The dream kingdom resembles a Spirited Away-esque land, with its own hierarchy and bizarre set of rules, mundanity mixed in with visual wonder. Flying crocodiles, living houses and strange humanoids populate it, and the main characters, a pair of girls named Carmen and Juliette, turn into cats themselves. All are drawn with wavy lines, soft colours and fluid movement, the surreal presented with an inviting rather than foreboding air.

Evangelion 3.0 + 1.0

Directed by Hideaki Anno and others / 2020 release delayed; keep an eye on the official Twitter account for a new date

Hideaki Anno is set to bring his earth-shaking Neon Genesis Evangelion franchise to a close, again, with the fourth instalment of his ‘Rebuild’ series of films, Evangelion 3.0 + 1.0. Delayed for almost a decade now (the previous instalment came out in 2012!), and delayed again by Covid-19, the film looks to close out a grand rewriting of the original series that shot Anno-san and former studio Gainax to fame—“Bye Bye, All of Evangelion” the tagline reads. But we’re gonna have to wait a while longer to bid this final farewell.

Made with co-director Kazuya Tsurumaki (who has served as director with Anno-san since the original series), the first ‘Rebuild’ film, Evangelion: 1.0 You Are (Not) Alone, seemed to be a fairly conventional remake, updating the visuals and score with more modern techniques. The story starts the same: the isolated, depressed and self-loathing teenager Shinji Ikari is forced by his absentee father to help fight the mysterious, giant, alien ‘Angels’ by getting in an equally mysterious big robot called an Evangelion (“Eva” for short). He finds no self-fulfilment in this, and if anything, the close contact with other people only seems to push him further into himself. So far, so familiar.

However, the second film, Evangelion: 2.0 You Can (Not) Advance, veered completely off the rails in the best way possible, destroying audience preconceptions. The line between sequel and remake was fascinatingly blurred, and only continued to get weirder with Evangelion: 3.0 You Can (Not) Redo, as the story landed in completely unfamiliar territory, altering its characters beyond recognition while adding entirely new characters in the process. It’s now almost impossible to predict what 3.0 + 1.0 will be. The only footage available so far was a wild ten-minute clip in which the Eiffel Tower is wielded as a weapon by an Eva. We were this close.
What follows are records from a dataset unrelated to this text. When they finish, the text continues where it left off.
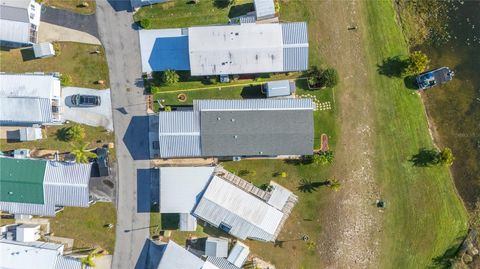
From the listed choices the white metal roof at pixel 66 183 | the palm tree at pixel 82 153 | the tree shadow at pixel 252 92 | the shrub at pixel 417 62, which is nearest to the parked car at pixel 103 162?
the palm tree at pixel 82 153

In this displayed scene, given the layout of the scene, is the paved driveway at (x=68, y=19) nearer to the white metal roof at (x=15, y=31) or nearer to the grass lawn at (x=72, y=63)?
the grass lawn at (x=72, y=63)

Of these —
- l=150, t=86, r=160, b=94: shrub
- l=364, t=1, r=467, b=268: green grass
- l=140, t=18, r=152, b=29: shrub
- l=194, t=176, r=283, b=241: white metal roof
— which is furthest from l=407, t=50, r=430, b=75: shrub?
l=140, t=18, r=152, b=29: shrub

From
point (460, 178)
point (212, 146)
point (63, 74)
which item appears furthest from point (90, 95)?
point (460, 178)

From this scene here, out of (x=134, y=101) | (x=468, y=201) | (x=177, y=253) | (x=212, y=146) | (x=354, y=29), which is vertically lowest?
(x=177, y=253)

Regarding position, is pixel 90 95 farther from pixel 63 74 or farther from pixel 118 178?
pixel 118 178

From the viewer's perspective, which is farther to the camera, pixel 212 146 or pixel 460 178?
pixel 460 178

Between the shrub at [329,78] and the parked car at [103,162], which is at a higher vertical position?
the shrub at [329,78]

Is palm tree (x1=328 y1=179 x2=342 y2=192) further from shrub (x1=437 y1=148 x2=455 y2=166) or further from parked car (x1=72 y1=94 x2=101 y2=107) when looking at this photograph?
parked car (x1=72 y1=94 x2=101 y2=107)
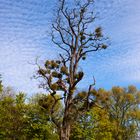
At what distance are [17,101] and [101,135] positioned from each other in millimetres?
10754

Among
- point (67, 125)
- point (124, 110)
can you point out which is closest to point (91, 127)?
point (67, 125)

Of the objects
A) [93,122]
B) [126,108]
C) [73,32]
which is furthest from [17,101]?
[126,108]

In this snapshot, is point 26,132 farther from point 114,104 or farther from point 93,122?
point 114,104

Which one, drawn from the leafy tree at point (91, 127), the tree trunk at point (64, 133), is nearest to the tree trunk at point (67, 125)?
the tree trunk at point (64, 133)

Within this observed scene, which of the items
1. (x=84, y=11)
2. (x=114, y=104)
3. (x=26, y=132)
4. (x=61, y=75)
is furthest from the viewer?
(x=114, y=104)

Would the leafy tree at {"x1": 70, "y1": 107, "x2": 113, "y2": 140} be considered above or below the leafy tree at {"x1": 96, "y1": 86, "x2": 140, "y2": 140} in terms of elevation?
below

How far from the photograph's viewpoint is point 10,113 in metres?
49.1

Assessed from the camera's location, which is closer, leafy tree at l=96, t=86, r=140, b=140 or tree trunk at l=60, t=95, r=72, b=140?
tree trunk at l=60, t=95, r=72, b=140

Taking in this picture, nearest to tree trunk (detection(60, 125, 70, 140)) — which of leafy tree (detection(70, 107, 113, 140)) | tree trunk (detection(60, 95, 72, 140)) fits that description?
tree trunk (detection(60, 95, 72, 140))

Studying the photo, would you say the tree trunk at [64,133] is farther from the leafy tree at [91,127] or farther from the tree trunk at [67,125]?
the leafy tree at [91,127]

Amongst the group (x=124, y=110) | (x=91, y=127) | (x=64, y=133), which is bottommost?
(x=64, y=133)

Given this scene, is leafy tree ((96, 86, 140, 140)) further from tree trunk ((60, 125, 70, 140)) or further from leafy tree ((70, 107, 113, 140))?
tree trunk ((60, 125, 70, 140))

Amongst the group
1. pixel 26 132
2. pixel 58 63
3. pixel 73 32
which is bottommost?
pixel 26 132

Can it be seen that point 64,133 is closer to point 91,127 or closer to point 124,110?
point 91,127
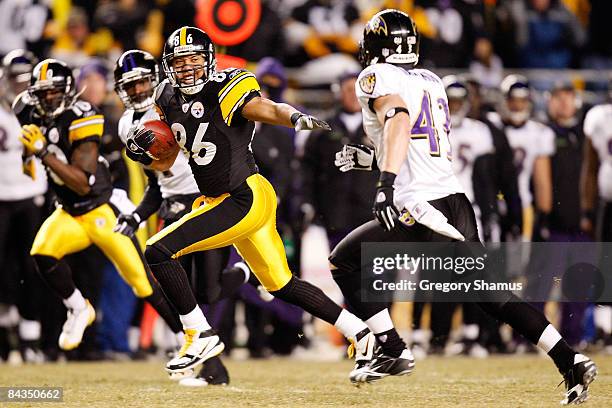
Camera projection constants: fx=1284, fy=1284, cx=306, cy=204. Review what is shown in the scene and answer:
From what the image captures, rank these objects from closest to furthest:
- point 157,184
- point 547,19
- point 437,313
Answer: point 157,184 → point 437,313 → point 547,19

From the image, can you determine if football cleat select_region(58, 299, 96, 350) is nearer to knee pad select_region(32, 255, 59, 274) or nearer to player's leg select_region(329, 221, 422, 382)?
knee pad select_region(32, 255, 59, 274)

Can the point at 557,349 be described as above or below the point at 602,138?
below

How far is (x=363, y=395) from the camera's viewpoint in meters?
6.61

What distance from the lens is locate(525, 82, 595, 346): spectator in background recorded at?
31.4 feet

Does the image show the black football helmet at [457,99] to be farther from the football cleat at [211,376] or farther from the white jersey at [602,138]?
the football cleat at [211,376]

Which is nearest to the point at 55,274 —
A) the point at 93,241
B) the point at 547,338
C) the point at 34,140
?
the point at 93,241

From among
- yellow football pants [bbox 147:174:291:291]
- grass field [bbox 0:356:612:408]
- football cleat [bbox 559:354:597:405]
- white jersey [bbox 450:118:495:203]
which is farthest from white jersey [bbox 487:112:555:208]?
football cleat [bbox 559:354:597:405]

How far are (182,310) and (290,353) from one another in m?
3.41

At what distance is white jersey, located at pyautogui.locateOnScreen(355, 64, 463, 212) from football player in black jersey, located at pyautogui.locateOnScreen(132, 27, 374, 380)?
1.79 ft

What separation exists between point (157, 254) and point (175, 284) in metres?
0.22

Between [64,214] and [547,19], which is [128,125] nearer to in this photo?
[64,214]

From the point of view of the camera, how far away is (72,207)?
26.4 ft

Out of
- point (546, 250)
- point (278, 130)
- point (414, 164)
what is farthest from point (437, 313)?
point (414, 164)

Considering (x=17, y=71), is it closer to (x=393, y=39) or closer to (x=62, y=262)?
(x=62, y=262)
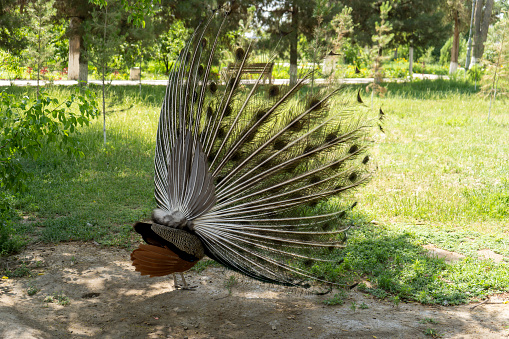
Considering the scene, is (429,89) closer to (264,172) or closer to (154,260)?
(264,172)

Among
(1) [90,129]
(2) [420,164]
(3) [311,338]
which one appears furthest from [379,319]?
(1) [90,129]

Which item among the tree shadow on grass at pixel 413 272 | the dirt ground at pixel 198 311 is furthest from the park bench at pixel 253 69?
the tree shadow on grass at pixel 413 272

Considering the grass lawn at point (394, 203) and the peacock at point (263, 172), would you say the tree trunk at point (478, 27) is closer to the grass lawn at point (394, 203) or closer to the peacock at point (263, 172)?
the grass lawn at point (394, 203)

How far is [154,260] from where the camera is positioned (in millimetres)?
3951

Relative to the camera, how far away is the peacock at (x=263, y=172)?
4301 mm

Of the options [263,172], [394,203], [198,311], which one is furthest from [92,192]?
[394,203]

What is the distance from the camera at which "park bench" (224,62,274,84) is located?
4453 mm

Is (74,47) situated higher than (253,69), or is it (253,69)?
(74,47)

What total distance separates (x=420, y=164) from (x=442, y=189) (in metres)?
1.44

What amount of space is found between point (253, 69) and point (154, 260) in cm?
202

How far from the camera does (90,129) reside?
1112 centimetres

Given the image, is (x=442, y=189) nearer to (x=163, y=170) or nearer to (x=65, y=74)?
(x=163, y=170)

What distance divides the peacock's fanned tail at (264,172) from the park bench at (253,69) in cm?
3

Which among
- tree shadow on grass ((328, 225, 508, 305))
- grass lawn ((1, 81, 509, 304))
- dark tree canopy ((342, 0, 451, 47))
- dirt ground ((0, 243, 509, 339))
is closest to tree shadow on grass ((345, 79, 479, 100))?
dark tree canopy ((342, 0, 451, 47))
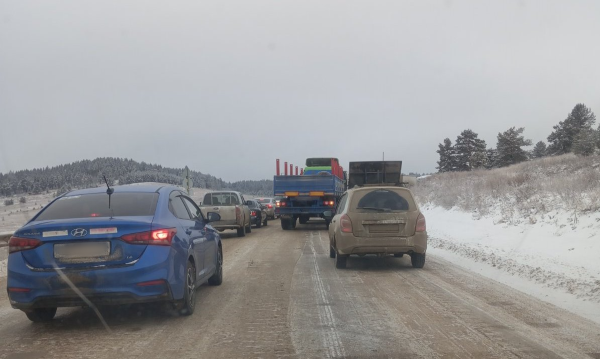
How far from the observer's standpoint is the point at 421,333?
222 inches

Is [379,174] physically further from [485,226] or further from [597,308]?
[597,308]

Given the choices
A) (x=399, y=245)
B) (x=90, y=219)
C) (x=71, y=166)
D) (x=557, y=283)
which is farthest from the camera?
(x=71, y=166)

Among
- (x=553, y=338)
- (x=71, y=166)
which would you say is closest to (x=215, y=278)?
(x=553, y=338)

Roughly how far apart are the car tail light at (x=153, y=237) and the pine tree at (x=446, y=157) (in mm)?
75008

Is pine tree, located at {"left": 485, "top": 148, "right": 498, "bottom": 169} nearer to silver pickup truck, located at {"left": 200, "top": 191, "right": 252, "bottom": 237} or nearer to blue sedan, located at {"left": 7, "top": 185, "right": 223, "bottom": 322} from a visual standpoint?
silver pickup truck, located at {"left": 200, "top": 191, "right": 252, "bottom": 237}

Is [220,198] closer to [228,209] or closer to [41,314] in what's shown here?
[228,209]

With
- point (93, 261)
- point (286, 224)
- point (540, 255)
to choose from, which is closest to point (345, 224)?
point (540, 255)

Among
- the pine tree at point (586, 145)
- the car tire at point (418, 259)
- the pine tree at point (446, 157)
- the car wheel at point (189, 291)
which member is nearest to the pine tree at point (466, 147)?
the pine tree at point (446, 157)

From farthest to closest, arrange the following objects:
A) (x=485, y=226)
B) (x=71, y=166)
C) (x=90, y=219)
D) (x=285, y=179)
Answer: (x=71, y=166) → (x=285, y=179) → (x=485, y=226) → (x=90, y=219)

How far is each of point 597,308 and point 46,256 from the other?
697cm

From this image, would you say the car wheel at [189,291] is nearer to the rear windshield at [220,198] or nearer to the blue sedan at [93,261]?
the blue sedan at [93,261]

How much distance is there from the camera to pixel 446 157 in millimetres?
79438

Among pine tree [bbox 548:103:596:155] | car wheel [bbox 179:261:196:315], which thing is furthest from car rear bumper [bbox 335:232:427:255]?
pine tree [bbox 548:103:596:155]

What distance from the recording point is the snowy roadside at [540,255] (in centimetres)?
763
Ayumu Watanabe’s Children of the Sea (2019).
Ayumu Watanabe’s Children of the Sea (2019).

There are almost too many gifts, even just from Annecy alone, to describe at length. A couple more worth mentioning: Anja Daiman’s musical comedy The Island looks fascinating for its reclamation of the colonialist story of Robinson Crusoe; and Yuta Murano’s first anime feature Our Seven-Day War promises plenty of plot twists amidst the actions of rebellious youth. A range of beguiling short films were also on display—a selection helpfully compiled here by Letterboxd member Iknow.

Outside of Annecy, other films are finally arriving, virtually or otherwise—such as Gints Zilbalodis’s peculiar and quiet Away, and Ayumu Watanabe’s beautiful and surreal Children of the Sea (with music from none other than Joe Hisaishi!). Though not all animation is comfort food by default—it is simply a medium, after all—it’s reassuring knowing that animated films are able to continue, in some form, through the pandemic.